Emotions, feelings and chemistry have been the main topics of the previous sections, let's try to bring some logic to the table to steam down a bit and show that, getting rusty is not only natural but, to some extent, even advisable in case we are trying to grow.
Let's start with a story from my teenage years.
When I was fifteen I picked up a guitar and started learning chords, since I fell completely in love with Marilyn Manson and I wanted to walk the rock-star path. The first thing that my wise dad did was to buy  a cheap classical guitar and send me to take classic music lessons since, according to him, I was supposed to "learn the basics".
Against all odds, and despite my profound love for distortion, I fell in love with this gentle, ethereal and elegant kind of music and, even if my passion for satanic heavy metal didn't fade, I found myself greedily studying Paganini, Bach, Segovia, Villalobos, Brower and a lot of other classical guitar authors. It took a couple of years to get my first cold shower realizing that, other than moving my fingers quite well I could do nothing that a real musician was supposed to do: I could not read a music sheet properly, I knew nothing about harmony or rhythm and I was not able to play with other folks. In other words, all I could do was practice for hours, learning how to move my fingers faster and faster. I was basically becoming an athlete, not a musician.
At this point, my music teacher sat me down and candidly told me that, in order to grow and become a more solid player, I should have practiced guitar technique less and focus more on things I left behind; this was undoubtedly a bitter pill, but I decided to swallow it for the sake of achieving my musical goals.
I can still vividly remember my sense of guilt when I realized that it took longer to learn new licks or to grow in speed because I was spending less hours practicing in front of a metronome. I clearly remember the sense of guilt that I felt when I had to waste two hours practicing sight reading or harmony instead improving a music piece through brute force practice; no matter if I became able to play in an ensemble, to read music, to prepare a solfège conservatory exam and to improvise over a chord progression; for years I felt guilty for not investing that time practicing exclusively guitar technique.
I felt guilty because I got rustier while studying something else, even if, doing so, I would have achieved my goal of becoming a better musician. Looking back in time it sounds absolutely hilarious but this unpleasing feeling is still something I remember quite well.
Now, let's think about it for a moment from a logical point of view. We all have a limited amount of time in our day and learning a new skill will necessarily take some of this time. From a realistic and rational stand point, it is simply impossible to learn something new without sacrificing a slice of your time; time that was previously invested in something else. Like it or not, this reasoning applies to everything we want to learn during the course of our life.
Accepting the reality in a rational and stoic way is part of the growth process we are talking about, and looking at the matter from this point of view might really help you out making peace with your inner self.
Another truth that we need to accept is that we, as developers, are not hired to code, we are not hired to refactor, we are not hired to write elegant algorithms; we are hired to solve problems.

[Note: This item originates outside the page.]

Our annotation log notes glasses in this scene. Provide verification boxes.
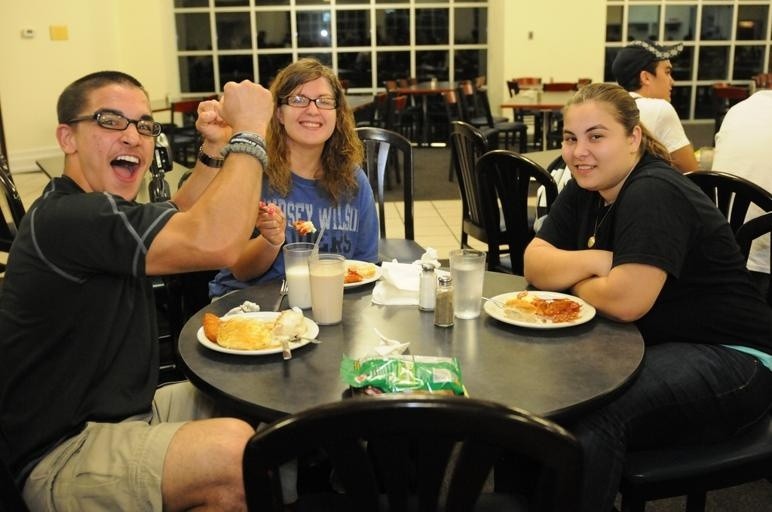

Many problems might be solved with a software we create, others with the definition of the right process, other with the implementation of a different communication flow and so on.
Coding is only one tool that we have in the problem solver box, like a hammer or a screw driver. The issue with having and practicing only one tool is that we start using it for everything; after all, if we only have a hammer, everything starts looking like a nail.
The last drop of bitter medicine that we must swallow is about the complexity of coding and the change of the perception about it.
I know that we, as developers, like to think about us like sorcerers who shape reality from the top of a tower, writing arcane words surrounded by books while talking with other folks of our species in a language that common human beings can barely understand. The reality is quite different tho, and during the last ten years the complexity of writing a software application decreased dramatically, to the point that the whole tech industry is trying to get rid of developers with no-code platforms or AI tools since our job is starting to be perceived like an expensive - and easily automatable - commodity. Studying computer science used to be a big thing once, but nowadays a degree is not even needed to work for a tech firm and a lot of folks are able to get a software engineering job after completing a boothcamp.
It's hard to admit it but the era of Linus Torvalds, Kevin Mitnick, Grace Hopper or Richard Stallman is coming to an end; let's rip the band-aid off, being able to write software doesn't make us special anymore. We are not the super smart kids who typed fast on a keyboard and were the grandma go-to person when the television needed to be re-synchronized.  
That said, I can only close this article asking you (and myself) a question: considering how the tech scene is evolving and where the world is going isn't it worth to let the old rust, in order to make something new shine?

Conclusion

In Italy we have a say that goes like:

Chi lascia la vecchia via per quella nuova, sa quello che lascia ma non sa quello che trova

The English version, sounds more or less like: "If you leave the old road for the new one, you know what you have left but not what you'll get" (I also almost rimed, how cool is that!?).
In this article we focused on the reasons that block individual contributors from becoming a manager - or, in general, from growing into something new - trying to analyze the context and the mental blockers that we might need to overcome to make this jump and start walking the new road.
It's always important to remember that embracing a new role is not a decision that fits everybody (as I previously wrote in this article) but, if you find yourself being conflicted about this choice, I really hope this article might help you out.

Until we meet again!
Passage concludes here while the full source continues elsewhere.